AHC: “social credit” money parallels regular money in U.S. by 2018

GeographyDude

Gone Fishin'
Nixon's Family Assistance Plan (FAP) drew a lot from Milton Friedman's ideas regarding a negative income tax.

And the Earned Income Credit passed by Congress in 1975 takes major aspects of this. The credit increases as wages increase, up to a point, then rides a plateau, and then slowly phases out. The really big dollar amounts are for persons living with related children, or a foster child officially placed.

Now, if we combined this with overtime provisions which aggressively encouraged companies to spread out available jobs, we might really be on to something! :p
 
Now, if we combined this with overtime provisions which aggressively encouraged companies to spread out available jobs, we might really be on to something!

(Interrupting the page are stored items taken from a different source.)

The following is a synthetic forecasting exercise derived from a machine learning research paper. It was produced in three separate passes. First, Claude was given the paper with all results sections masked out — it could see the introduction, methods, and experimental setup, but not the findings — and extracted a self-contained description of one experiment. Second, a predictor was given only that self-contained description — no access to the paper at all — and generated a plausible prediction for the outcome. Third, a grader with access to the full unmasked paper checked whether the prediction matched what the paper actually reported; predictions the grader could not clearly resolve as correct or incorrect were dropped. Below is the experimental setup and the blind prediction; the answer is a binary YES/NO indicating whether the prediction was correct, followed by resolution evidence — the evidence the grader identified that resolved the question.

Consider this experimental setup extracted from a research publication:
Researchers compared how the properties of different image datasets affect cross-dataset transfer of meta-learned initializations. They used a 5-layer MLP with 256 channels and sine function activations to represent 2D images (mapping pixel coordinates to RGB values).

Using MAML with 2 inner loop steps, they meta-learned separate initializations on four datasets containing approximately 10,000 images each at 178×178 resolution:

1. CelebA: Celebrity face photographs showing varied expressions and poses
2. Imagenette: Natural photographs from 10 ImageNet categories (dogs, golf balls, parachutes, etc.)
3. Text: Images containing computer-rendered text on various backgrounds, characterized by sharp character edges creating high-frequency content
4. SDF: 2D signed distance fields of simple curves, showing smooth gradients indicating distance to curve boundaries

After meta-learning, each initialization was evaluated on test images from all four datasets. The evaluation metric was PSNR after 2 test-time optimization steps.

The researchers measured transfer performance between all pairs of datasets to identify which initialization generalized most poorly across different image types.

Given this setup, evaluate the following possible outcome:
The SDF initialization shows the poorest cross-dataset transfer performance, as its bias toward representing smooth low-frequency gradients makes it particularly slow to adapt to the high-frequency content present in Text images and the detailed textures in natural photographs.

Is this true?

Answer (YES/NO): NO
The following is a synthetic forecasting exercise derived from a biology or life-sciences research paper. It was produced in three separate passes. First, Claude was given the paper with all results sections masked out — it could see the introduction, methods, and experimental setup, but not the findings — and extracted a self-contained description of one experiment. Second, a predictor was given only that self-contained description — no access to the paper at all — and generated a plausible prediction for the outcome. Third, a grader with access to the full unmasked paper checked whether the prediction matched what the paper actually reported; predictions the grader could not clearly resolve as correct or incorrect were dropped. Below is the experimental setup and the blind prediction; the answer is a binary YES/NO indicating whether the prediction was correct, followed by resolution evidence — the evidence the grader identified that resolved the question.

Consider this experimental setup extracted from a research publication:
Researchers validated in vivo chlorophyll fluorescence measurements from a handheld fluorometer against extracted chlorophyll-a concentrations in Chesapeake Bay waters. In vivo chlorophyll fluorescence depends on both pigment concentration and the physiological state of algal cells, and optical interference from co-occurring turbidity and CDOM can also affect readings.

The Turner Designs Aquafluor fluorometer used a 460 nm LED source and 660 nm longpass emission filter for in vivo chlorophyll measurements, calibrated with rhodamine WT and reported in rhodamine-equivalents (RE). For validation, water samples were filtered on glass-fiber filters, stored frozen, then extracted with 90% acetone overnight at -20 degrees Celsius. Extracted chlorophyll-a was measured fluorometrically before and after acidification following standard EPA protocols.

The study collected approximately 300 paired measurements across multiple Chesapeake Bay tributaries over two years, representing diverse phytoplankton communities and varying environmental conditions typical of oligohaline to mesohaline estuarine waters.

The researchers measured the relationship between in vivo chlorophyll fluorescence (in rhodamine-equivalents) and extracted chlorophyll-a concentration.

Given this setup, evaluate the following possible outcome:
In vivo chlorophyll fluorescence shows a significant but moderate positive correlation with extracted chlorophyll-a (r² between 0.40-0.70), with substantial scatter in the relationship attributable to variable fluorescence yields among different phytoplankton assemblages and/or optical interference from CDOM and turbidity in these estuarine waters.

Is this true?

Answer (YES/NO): NO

If you want to encourage a greater number of positions, you're going to have to lower to expected externalities/per-position expenses. For example, employer-provided health insurance plans are liable to be removed, and training costs will be increasingly expected to be unloaded onto the educational system. Now, its possible you could have a tax credit made available for citizens to privately fund this, or introduce practices like public-private job training certification programs in community collages and create public insurence pools, but these would require significant funding that's liable to cut into the available money for social credit. Especially since a broader spreading of wages means a lower percentage of total economic activity is taking place in higher-rate tax brackets.
 
easy pod to get a basic income/UHC: the advisor who convinced nixon in otl both weren't good ideas somehow rubs him the wrong way on first introduction. we get both in 1969-70. Sure, taxes get raised a bit t pay for it but well 1) no nixon screwing with keynesian money system 2) no absurd social security cost of living raises 3) less inflation as a result
 

GeographyDude

Gone Fishin'
. . . these would require significant funding that's liable to cut into the available money for social credit. . .
I mean, social credit “dollars” for volunteer work which I do, and which I can then “spend” to hire other volunteers to do my yard work, maybe even help me write a letter and a follow-up phone call to my insurance company, maybe a tutor for learning guitar, etc.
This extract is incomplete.